12 / 07 / 2021


“Important modifications to the industrial property law: what you need to know” is the title of the recent article published in the prestigious magazine World Trademark Review, written by Sergio Amenábar, senior advisor, and Carol Schmeisser, associate, of Villaseca Abogados.

We reproduce the article in its entirety below. This was originally released by WTR Daily, part of the World Trademark Review, on May 28, 2021. For more information, visit

It should be noted that the prior constitutionality control referred to was resolved on June 10, 2021, and on July 5, the law was published in the Diario Oficial of Chile.


Important modifications to the industrial property law: what you need to know

On 21 April 2021 the Chilean Congress approved a bill that modifies the current Industrial Property Law, which dates back to 1991 and was last modified in 2012. The bill introduces several procedural and substantive modifications, and must now be approved by the Constitutional Court. This is expected to occur within the next few months.

This update highlights the main substantive modifications to the Industrial Property Law.

New types of trademark

Olfactory and three-dimensional trademarks are now included as registrable signs.

Cancellation for non-use

A trademark registration may be totally or partially cancelled if:

• After five years from the date of registration, it has not been put to real and effective use within the national territory, either by the owner or by a third party with the owner’s consent, to distinguish one or more of the products and/or services for which it is registered; or if such use has been suspended uninterruptedly for the same period; and

• if its owner has caused or tolerated its transformation into the usual designation of a product or service for which it is registered, so that it has lost its force or capacity to distinguish the product or service to which it is applied.

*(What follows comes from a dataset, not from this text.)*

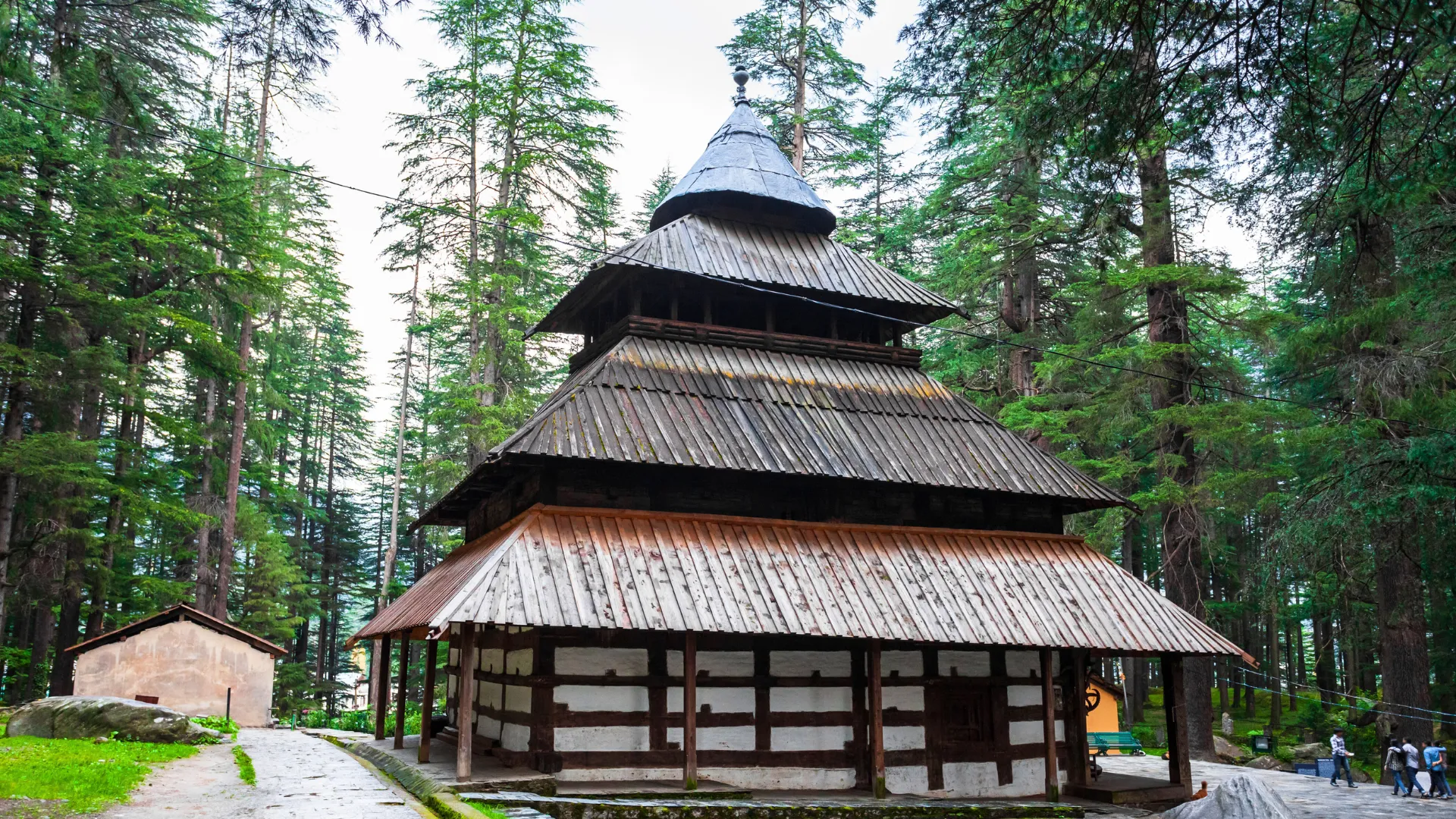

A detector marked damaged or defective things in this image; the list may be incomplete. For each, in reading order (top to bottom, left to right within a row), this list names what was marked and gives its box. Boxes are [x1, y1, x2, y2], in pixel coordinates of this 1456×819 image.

The declaration of forfeiture must be requested by an interested third party and cannot be made by the Trademarks Office ex officio. The burden of proof rests on the owner of the registration, which may use all means of proof included in the Industrial Property Law.

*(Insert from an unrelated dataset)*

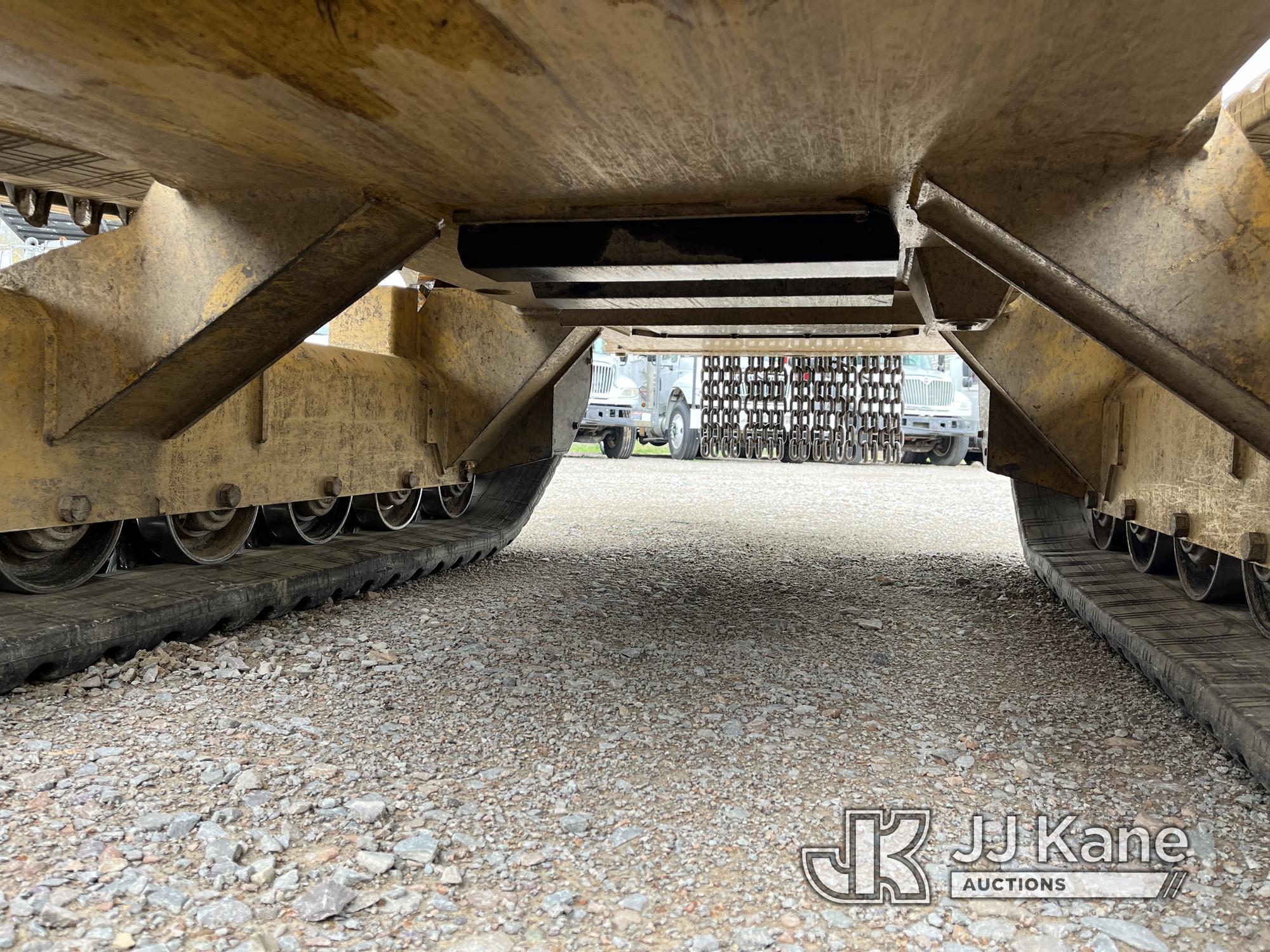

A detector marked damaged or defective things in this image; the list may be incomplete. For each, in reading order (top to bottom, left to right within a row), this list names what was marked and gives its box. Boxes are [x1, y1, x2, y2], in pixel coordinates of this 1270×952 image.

rusty metal chain [701, 355, 899, 465]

Circumstances that arise independently of the owner’s will and constitute an obstacle to the use of the trademark – such as import restrictions or other official requirements imposed on the protected goods or services – shall be recognised as valid reasons for non-use.

Criminal trademark infringement

The new law modifies the provisions on trademark infringement, imposing prison sentences ranging from 541 to 1,095 days for the following conducts

• the falsification of a trademark registered for the same products or services;

• the fabrication or introduction in the country of objects bearing registered trademarks, or the trading or holding of registered trademarks; and

• the possession for commercialisation or the direct commercialisation of products bearing falsified trade or services marks registered for the same products or services.

Incompatibility of geographical indications or appellations of origin with other signs

The modifications clarify issues that had arisen previously in this respect. The new law provides that the following signs cannot be recognised as geographical indications or appellations of origin:

• those that may be confused, graphically, phonetically or conceptually, with other distinctive signs registered in good faith for the same or related products or services;

• those that may lead to confusion with another distinctive sign, which is not registered but has been used in good faith by a third party for the same or related goods or services; and

• those that totally or partially reproduce a notorious trademark, appellation of origin or geographical indication known in Chile in connection with any kind of goods, when this may cause confusion or constitute unfair competition, or may dilute their distinctive power where it is probable that such registration or ulterior use may damage the interests of the owner of the notorious distinctive sign.


The recently-approved bill constitutes a very important legislative milestone. Some items – such as the introduction of non-use cancellation actions and the recognition of non-traditional trademarks – have been on the table for years. The bill thus represents a crucial step to implement the modernisation of the Chilean state as far as IP is concerned.